Signé par M. RIPOLL, président et par Mme SUHAS-TEVERO, greffier, à laquelle la minute de la décision a été remise par le magistrat signataire. A R R E T,
FAITS, PROCÉDURE ET DEMANDES DES PARTIES :
La cour se réfère à la décision dont appel pour l'exposé du litige et de la procédure antérieure.
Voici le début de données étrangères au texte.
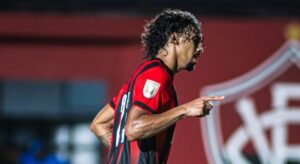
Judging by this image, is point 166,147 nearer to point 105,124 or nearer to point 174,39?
point 174,39

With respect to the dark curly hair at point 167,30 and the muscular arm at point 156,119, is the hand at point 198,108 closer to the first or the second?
the muscular arm at point 156,119

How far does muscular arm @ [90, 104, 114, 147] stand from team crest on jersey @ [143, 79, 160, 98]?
2.93 feet

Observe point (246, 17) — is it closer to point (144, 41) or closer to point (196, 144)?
point (196, 144)

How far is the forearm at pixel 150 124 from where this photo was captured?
5016 millimetres

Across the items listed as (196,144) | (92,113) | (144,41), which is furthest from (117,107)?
(92,113)

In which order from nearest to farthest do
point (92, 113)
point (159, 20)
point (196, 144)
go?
point (159, 20)
point (196, 144)
point (92, 113)

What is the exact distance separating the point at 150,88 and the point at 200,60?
6471 mm

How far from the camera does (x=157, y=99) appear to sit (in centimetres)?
512

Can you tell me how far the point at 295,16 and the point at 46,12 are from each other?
2.97 metres

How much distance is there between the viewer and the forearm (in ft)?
16.5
Il suffit de rappeler que :
La BANQUE DE POLYNÉSIE a assigné le 14 mai 2018 [O] [V] et [L] [B] en paiement des sommes restant dues au titre de trois prêts déchus du terme au 30 juin 2015 :
-prêt bonifié PAP n° 235868 du 11/02/2013 ;
-prêt personnel immobilier n° 236800 du 11/02/2013 ;
-prêt personnel immobilier n° 238020 du 23/09/2013.
La BANQUE DE POLYNÉSIE avait également notifié la résiliation d'une convention de compte joint n° 06730-300001686994-62.
Elle a motivé la déchéance du terme des prêts, qui étaient destinés à financer des travaux de construction d'une maison individuelle, par le non-respect par les emprunteurs des conditions générales des offres de prêt du fait de l'emploi des fonds versés à un autre objet que celui prévu, de l'inexécution de leurs engagements et de l'inexactitude de leurs déclarations.
[L] [B] était salariée de la BANQUE DE POLYNÉSIE. Celle-ci lui a notifié son licenciement le 12 mars 2015 au motif du détournement des fonds empruntés de leur objet, du non-respect des clauses des contrats de prêt et de la production de fausses situations de travaux et de fausses factures.
Par courrier du 19 août 2015, [O] [V] a contesté la dénonciation des concours de la BANQUE DE POLYNÉSIE.
Par jugement rendu le 2 octobre 2017, le tribunal du travail a dit le licenciement de [L] [B] fondé sur une cause réelle et sérieuse caractérisant la faute grave, mais abusif, et a condamné la BANQUE DE POLYNÉSIE à lui verser des indemnités compensatrices de préavis et de congés payés et des dommages et intérêts.
Ce jugement a été confirmé, sauf en ce qu'il a dit le licenciement abusif et a alloué des dommages et intérêts, par arrêt de cette cour du 28 mars 2019. Un pourvoi contre cet arrêt a été rejeté le 23 juin 2021.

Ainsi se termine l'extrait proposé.